**INSTRUÇÃO ESCRITA 1**
Responda, com base no texto sobre o uso das máquinas nas fábricas:
(a) Em que se transformou, na maquinofatura, o trabalhador parcelar da manufatura?
(b) Que despesas foram reduzidas com a simplificação do trabalho?
(c) Como era o salário das mulheres e crianças em comparação ao pago aos homens?

Nas fábricas a distribuição da força de trabalho passa a ser feita a partir da configuração do sistema das máquinas. Nesse sentido o uso das máquinas no sistema produtivo acentuou a divisão, a especialização e o parcelamento do trabalho. O trabalhador parcelar da manufatura, transformou-se, na maquinofatura em trabalhador de um tipo particular de máquina. A inversão da adequação da máquina ao homem está posta:

“Desde logo se evidencia que a racionalidade do uso capitalista das máquinas é determinada pela busca incessante do sobre trabalho, e não pela preocupação de aliviar o trabalho humano” (Guerra Ferreira, 1987: 8). As condições para a formação da grande indústria foram postas e, com ela,

estabeleceu-se a valorização do capital em larga escala. Essas condições podem ser agrupadas e representadas, conforme a seguir, tendo como base o texto de Guerra Ferreira (1987 : 7-9):

– a mecanização: o uso das máquinas no sistema produtivo possibilitou a

elevação da produtividade e a intensificação do trabalho; – a queda expressiva no custo social de reprodução da força de trabalho:

com a simplificação do trabalho, reduziram-se as despesas com formação/treinamento da mão-de-obra;

– o emprego da força de trabalho feminina e infantil: esse grupo de trabalhadores recebia um salário inferior ao pago aos homens; assim, expandiu-se mais ainda o campo de exploração do capital e obteve-se economia substancial em termos de capital variável (capital despendido no pagamento da força de trabalho);

– o prolongamento da jornada de trabalho: a difusão do uso das máquinas favoreceu, no início da Revolução Industrial, a extensão da jornada de trabalho, com diversos exemplos citados na literatura referenciando esse assunto;

– a queda de salários: com a substituição do homem pela máquina, formou-se um contingente significativo de mão-de-obra excedente, o que viabilizou um achatamento salarial diante do desequilíbrio da relação: demanda de trabalho X oferta de trabalhadores.

**INSTRUÇÃO ESCRITA 2**
Disponha como lista JSON de strings, uma por linha, as linhas dos registros que começam na linha que contém "How far away" e seguem até a linha que contém "23.9 inches", incluindo as duas. Deixe de fora as linhas em branco e as imagens.

**DADOS FORNECIDOS**
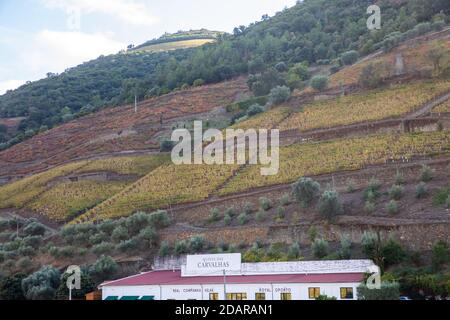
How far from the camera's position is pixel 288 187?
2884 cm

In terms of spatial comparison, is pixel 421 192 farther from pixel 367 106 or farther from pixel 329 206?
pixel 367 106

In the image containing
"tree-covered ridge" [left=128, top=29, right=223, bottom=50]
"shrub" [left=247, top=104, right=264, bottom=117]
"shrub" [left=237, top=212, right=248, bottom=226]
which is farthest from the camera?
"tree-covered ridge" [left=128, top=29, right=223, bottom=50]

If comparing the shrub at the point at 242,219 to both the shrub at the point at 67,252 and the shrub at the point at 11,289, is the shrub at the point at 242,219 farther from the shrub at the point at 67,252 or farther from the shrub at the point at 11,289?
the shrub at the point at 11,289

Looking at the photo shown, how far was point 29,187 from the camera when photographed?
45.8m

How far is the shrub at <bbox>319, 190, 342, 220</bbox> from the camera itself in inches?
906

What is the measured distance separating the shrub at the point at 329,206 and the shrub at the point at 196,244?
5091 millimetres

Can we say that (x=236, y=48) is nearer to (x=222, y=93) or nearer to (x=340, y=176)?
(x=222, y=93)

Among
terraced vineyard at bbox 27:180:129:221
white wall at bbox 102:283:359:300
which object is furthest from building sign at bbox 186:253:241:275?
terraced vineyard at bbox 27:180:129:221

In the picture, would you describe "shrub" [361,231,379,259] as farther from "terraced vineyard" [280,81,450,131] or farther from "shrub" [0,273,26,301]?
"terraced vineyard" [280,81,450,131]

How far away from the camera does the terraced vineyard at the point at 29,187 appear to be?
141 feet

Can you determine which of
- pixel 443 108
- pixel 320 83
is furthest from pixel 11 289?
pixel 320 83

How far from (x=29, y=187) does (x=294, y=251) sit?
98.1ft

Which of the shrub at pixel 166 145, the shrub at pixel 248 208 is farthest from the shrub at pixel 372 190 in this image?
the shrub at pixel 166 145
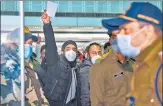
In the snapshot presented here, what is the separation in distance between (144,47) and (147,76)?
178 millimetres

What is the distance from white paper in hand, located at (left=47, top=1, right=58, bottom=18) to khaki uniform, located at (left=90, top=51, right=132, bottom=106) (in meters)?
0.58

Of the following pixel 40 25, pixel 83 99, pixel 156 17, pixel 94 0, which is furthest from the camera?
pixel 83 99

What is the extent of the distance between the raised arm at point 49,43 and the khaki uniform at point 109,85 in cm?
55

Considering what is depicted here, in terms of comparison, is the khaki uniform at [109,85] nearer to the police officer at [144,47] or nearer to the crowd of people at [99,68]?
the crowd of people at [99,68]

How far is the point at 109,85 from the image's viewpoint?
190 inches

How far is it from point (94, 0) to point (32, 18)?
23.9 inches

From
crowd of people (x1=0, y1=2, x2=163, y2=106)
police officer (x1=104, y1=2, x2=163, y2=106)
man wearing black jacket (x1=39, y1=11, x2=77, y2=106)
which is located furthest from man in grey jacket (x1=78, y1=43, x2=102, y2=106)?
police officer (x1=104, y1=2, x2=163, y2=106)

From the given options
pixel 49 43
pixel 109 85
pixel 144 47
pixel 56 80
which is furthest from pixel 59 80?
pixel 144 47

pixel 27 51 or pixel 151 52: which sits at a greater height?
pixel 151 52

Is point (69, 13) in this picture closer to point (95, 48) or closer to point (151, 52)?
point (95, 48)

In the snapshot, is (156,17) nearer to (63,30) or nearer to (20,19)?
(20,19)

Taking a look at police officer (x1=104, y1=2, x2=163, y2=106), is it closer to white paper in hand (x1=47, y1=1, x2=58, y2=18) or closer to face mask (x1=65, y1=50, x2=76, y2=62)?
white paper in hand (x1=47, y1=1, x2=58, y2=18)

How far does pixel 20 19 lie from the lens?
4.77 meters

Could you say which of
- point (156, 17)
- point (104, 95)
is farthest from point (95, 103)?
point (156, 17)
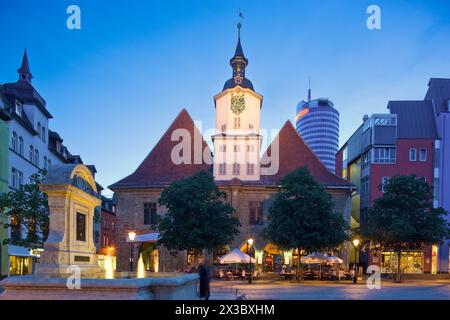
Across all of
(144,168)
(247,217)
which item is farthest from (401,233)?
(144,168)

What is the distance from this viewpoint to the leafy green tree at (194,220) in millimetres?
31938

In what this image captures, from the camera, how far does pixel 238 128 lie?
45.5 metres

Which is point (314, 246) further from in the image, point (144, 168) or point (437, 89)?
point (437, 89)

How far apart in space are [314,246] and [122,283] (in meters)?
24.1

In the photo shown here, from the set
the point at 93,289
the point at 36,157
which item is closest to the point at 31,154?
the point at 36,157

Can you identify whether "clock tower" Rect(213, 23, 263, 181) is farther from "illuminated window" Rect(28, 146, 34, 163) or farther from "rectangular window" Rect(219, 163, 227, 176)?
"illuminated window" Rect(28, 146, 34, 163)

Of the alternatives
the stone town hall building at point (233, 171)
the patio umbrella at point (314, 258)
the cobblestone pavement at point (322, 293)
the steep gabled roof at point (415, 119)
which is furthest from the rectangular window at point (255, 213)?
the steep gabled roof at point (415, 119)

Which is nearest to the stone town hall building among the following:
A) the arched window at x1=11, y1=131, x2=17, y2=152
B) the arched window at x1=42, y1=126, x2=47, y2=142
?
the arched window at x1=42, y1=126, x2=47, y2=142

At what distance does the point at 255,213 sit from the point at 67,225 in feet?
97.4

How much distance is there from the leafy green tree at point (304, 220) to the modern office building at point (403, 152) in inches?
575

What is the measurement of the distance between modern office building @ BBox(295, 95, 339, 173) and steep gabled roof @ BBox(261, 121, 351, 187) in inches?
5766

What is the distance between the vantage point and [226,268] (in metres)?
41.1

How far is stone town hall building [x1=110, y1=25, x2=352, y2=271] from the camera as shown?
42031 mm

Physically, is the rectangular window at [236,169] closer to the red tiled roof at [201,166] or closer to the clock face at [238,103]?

**RESOLUÇÃO ESCRITA 1**
(a) Em trabalhador de um tipo particular de máquina.
(b) As despesas com formação/treinamento da mão-de-obra.
(c) Era inferior ao pago aos homens.

**RESOLUÇÃO ESCRITA 2**
[
  "How far away from the camera does the terraced vineyard at the point at 29,187 appear to be?",
  "141 feet",
  "Can you determine which of",
  "- pixel 443 108",
  "- pixel 320 83",
  "is furthest from pixel 11 289?",
  "pixel 320 83",
  "How far from (x=29, y=187) does (x=294, y=251) sit?",
  "98.1ft",
  "Which of the shrub at pixel 166 145, the shrub at pixel 248 208 is farthest from the shrub at pixel 372 190 in this image?",
  "the shrub at pixel 166 145",
  "In the snapshot presented here, what is the separation in distance between (144,47) and (147,76)?",
  "178 millimetres",
  "What is the distance from white paper in hand, located at (left=47, top=1, right=58, bottom=18) to khaki uniform, located at (left=90, top=51, right=132, bottom=106) (in meters)?",
  "0.58",
  "Of the following pixel 40 25, pixel 83 99, pixel 156 17, pixel 94 0, which is furthest from the camera?",
  "pixel 83 99",
  "What is the extent of the distance between the raised arm at point 49,43 and the khaki uniform at point 109,85 in cm?",
  "55",
  "Considering what is depicted here, in terms of comparison, is the khaki uniform at [109,85] nearer to the police officer at [144,47] or nearer to the crowd of people at [99,68]?",
  "the crowd of people at [99,68]",
  "How far is the point at 109,85 from the image's viewpoint?",
  "190 inches",
  "How far is it from point (94, 0) to point (32, 18)?",
  "23.9 inches"
]